Epistemic Injustice and Expertise

A fundamental characterization of modern societies is epistemic dependence. We rely on (expert-)testimony of others to inform ourselves on complex, politically relevant matters. Especially in the online epistemic environment, the increasing spread of misinformation and the disintermediation of traditional epistemic gatekeepers (a combination I call Epistemic Pollution) have made it harder for citizens to determine the credibility of different information sources.  

Take for example the vaccination debate. In anti-vaccination echo-chambers, the testimony of health-care experts is persistently undermined, whilst the anecdotal stories of concerned parents claiming their child’s disease was caused by vaccination are believed without evidence.
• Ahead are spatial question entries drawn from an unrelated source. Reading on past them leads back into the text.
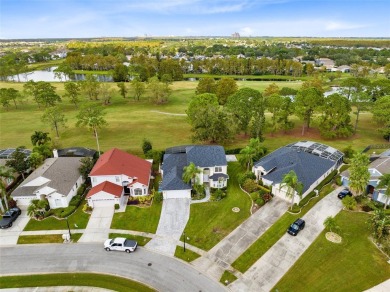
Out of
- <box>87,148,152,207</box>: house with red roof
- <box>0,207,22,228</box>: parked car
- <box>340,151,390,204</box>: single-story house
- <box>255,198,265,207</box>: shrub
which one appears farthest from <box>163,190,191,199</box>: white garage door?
<box>340,151,390,204</box>: single-story house

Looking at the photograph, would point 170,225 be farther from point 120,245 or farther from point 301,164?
point 301,164

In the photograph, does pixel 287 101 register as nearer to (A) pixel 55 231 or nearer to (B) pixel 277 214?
(B) pixel 277 214

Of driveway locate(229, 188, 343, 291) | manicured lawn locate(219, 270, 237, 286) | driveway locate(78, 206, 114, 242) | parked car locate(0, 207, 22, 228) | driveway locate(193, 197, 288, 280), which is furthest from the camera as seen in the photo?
parked car locate(0, 207, 22, 228)

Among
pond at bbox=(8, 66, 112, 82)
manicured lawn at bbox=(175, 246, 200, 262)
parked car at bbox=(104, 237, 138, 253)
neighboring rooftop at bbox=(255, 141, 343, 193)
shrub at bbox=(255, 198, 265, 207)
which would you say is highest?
pond at bbox=(8, 66, 112, 82)

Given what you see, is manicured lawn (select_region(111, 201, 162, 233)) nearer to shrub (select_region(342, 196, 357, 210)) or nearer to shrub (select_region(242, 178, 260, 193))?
shrub (select_region(242, 178, 260, 193))

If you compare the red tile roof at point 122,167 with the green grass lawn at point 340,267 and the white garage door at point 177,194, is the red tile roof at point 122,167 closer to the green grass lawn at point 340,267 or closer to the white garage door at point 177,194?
the white garage door at point 177,194

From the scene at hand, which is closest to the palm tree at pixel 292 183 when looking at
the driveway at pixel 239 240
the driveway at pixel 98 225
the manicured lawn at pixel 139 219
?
the driveway at pixel 239 240

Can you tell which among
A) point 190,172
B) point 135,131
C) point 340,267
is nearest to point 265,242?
point 340,267
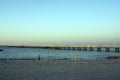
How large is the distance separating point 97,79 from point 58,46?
112 meters

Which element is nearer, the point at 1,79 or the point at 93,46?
the point at 1,79

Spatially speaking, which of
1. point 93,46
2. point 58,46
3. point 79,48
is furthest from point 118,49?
point 58,46

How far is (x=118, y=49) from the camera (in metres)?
79.6

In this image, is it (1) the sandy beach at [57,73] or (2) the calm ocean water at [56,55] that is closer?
(1) the sandy beach at [57,73]

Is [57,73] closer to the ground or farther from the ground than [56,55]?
farther from the ground

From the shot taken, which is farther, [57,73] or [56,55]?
[56,55]

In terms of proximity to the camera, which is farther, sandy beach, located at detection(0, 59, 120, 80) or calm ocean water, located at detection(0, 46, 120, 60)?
calm ocean water, located at detection(0, 46, 120, 60)

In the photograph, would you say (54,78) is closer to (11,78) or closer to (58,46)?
(11,78)

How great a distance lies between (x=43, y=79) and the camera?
1204cm

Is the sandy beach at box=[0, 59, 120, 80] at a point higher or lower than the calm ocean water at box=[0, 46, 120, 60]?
higher

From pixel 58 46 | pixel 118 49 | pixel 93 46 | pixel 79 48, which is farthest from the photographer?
pixel 58 46

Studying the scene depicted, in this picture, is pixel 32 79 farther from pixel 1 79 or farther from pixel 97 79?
pixel 97 79

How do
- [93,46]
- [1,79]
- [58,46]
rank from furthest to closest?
[58,46], [93,46], [1,79]

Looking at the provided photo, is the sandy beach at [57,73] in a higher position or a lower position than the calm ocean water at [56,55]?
higher
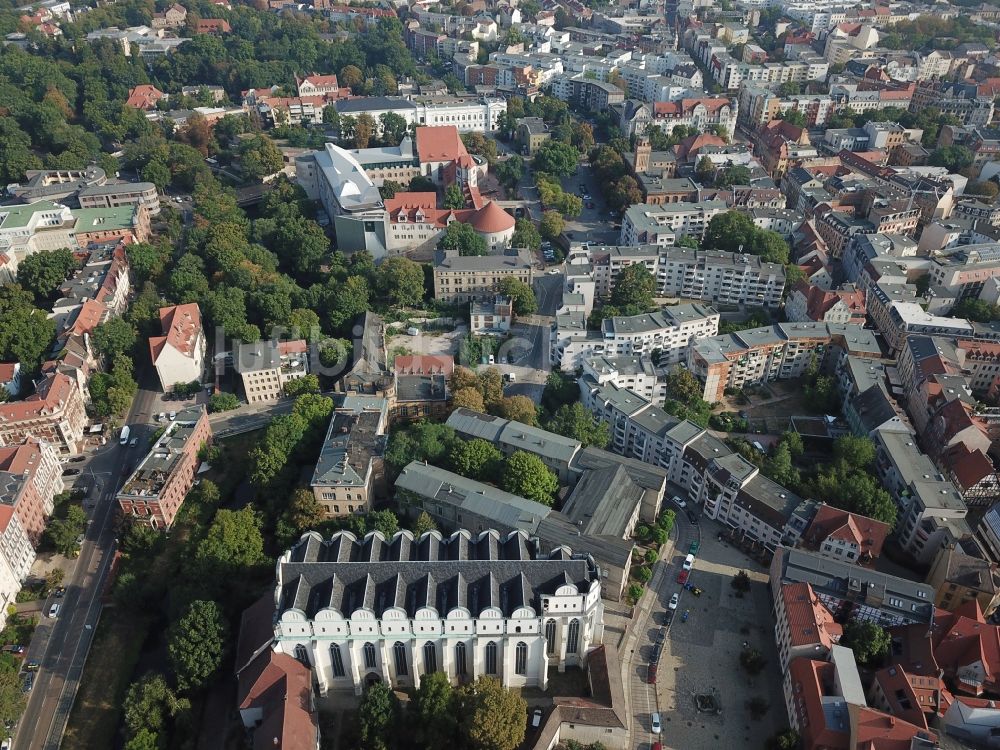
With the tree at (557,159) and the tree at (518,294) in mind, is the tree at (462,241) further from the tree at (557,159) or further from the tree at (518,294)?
the tree at (557,159)

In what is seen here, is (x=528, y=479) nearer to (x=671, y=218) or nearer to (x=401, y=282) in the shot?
(x=401, y=282)

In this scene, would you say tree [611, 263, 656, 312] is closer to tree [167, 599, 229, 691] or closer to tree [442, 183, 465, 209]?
tree [442, 183, 465, 209]

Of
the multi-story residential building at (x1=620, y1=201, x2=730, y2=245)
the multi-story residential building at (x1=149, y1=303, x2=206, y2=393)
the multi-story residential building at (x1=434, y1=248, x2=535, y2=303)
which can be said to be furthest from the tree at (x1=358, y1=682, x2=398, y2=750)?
the multi-story residential building at (x1=620, y1=201, x2=730, y2=245)

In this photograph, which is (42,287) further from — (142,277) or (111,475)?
(111,475)

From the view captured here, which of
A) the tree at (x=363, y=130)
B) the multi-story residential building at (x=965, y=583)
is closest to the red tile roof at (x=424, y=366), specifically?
the multi-story residential building at (x=965, y=583)

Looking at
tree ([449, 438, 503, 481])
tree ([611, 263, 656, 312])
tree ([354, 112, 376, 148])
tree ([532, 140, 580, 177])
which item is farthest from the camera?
tree ([354, 112, 376, 148])

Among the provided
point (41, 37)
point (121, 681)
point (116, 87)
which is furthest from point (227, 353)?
point (41, 37)
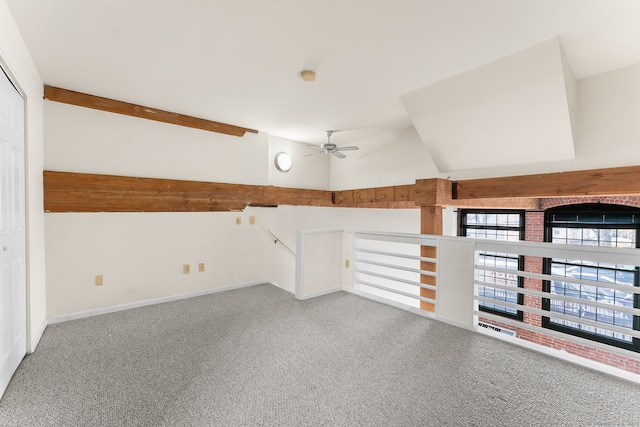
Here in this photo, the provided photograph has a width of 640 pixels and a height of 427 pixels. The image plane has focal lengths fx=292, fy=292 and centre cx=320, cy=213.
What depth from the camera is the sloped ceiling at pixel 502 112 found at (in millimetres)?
2514

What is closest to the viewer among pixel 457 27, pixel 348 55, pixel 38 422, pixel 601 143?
pixel 38 422

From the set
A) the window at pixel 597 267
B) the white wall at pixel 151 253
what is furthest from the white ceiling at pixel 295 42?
the window at pixel 597 267

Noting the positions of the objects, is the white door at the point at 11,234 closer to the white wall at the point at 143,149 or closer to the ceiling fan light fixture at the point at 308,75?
the white wall at the point at 143,149

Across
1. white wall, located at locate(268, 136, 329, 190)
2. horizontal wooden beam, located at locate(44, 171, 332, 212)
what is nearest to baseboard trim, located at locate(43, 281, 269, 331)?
horizontal wooden beam, located at locate(44, 171, 332, 212)

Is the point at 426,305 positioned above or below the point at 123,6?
below

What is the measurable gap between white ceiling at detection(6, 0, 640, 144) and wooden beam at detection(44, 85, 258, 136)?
118 mm

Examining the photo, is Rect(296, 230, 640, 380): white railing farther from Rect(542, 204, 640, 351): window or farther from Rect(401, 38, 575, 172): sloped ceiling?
Rect(401, 38, 575, 172): sloped ceiling

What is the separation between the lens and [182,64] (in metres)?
2.58

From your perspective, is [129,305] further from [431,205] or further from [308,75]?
[431,205]

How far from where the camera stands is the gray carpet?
1667 mm

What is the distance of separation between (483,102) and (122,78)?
358cm

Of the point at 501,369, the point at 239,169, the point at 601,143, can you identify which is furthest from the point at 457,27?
the point at 239,169

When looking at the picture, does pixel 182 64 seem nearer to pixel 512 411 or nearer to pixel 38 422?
pixel 38 422

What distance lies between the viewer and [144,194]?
361cm
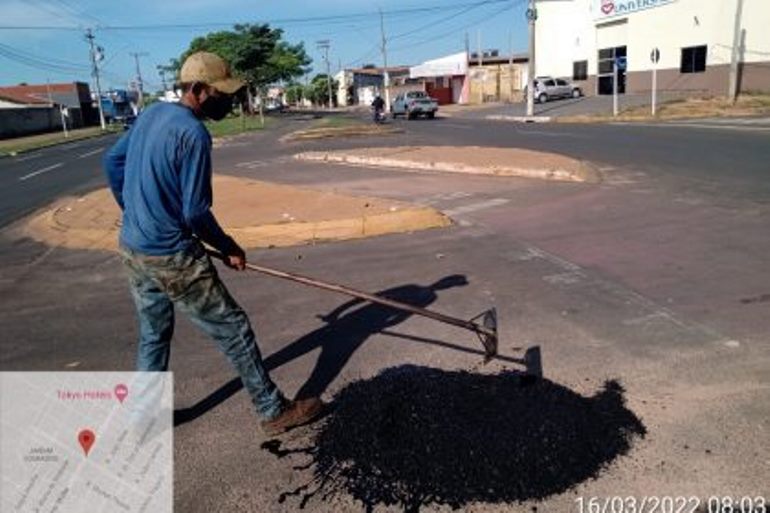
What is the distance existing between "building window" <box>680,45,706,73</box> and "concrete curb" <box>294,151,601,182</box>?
25537 millimetres

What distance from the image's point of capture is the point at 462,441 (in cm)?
345

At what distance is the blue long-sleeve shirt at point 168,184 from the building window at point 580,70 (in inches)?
1851

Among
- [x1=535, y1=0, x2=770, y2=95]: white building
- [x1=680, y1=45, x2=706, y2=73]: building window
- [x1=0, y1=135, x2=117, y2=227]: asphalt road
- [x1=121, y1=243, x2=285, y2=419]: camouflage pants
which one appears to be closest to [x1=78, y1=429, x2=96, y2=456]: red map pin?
[x1=121, y1=243, x2=285, y2=419]: camouflage pants

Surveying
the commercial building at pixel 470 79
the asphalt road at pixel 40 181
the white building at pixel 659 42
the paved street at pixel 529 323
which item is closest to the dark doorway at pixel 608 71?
the white building at pixel 659 42

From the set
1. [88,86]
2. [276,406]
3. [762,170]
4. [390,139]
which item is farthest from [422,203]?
[88,86]

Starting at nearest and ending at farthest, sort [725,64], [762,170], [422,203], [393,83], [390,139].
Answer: [422,203], [762,170], [390,139], [725,64], [393,83]

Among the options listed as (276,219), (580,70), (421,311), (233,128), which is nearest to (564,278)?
(421,311)

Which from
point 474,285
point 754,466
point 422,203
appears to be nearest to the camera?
point 754,466

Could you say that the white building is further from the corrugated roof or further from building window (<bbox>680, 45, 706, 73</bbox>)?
the corrugated roof

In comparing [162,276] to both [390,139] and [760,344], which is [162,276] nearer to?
[760,344]

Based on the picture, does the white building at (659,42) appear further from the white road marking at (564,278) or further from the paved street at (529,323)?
the white road marking at (564,278)

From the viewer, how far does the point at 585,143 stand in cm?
1942

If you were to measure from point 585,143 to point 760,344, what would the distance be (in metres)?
15.6

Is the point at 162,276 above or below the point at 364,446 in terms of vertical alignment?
above
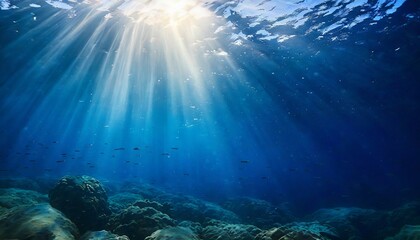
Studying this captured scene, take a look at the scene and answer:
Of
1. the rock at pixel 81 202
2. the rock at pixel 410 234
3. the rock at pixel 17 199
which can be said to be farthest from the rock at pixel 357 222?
the rock at pixel 17 199

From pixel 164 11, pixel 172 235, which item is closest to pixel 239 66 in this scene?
pixel 164 11

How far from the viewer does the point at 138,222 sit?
→ 8.28 meters

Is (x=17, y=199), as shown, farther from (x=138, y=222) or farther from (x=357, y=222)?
(x=357, y=222)

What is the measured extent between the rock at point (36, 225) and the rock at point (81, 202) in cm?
237

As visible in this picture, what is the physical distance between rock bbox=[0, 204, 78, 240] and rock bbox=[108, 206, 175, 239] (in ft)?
5.25

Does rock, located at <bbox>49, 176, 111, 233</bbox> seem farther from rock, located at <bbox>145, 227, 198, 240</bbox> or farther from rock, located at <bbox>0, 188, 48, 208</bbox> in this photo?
rock, located at <bbox>145, 227, 198, 240</bbox>

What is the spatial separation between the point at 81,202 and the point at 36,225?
3.65 m

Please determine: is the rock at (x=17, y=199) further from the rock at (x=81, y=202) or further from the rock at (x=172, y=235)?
the rock at (x=172, y=235)

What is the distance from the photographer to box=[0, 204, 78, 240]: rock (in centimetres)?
572

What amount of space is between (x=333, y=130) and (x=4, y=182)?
40211 millimetres

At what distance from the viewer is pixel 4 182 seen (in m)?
20.8

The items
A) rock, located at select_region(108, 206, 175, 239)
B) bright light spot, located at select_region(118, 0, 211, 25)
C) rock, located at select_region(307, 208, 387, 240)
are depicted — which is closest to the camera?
rock, located at select_region(108, 206, 175, 239)

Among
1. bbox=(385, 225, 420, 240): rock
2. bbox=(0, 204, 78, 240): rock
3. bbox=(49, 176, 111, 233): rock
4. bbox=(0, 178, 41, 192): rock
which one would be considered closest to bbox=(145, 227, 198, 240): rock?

These mechanisms of distrust seem to echo Miranda Fricker’s account of ‘testimonial injustice’, wherein the speaker “receives a credibility deficit owing to identity prejudice in the hearer”. However, unlike Fricker’s central cases of systematic testimonial injustice, prejudice against healthcare experts is not rooted in social injustice. Still, as I will argue, the severity of testimonial injustice shouldn’t be measured only by its impact on the individual speaker. Structural prejudice, even if not rooted in social injustice (e.g. against healthcare experts) can undermine epistemically fair conditions of public discourse (in this case re. vaccination debate). This is both epistemically and ethically problematic.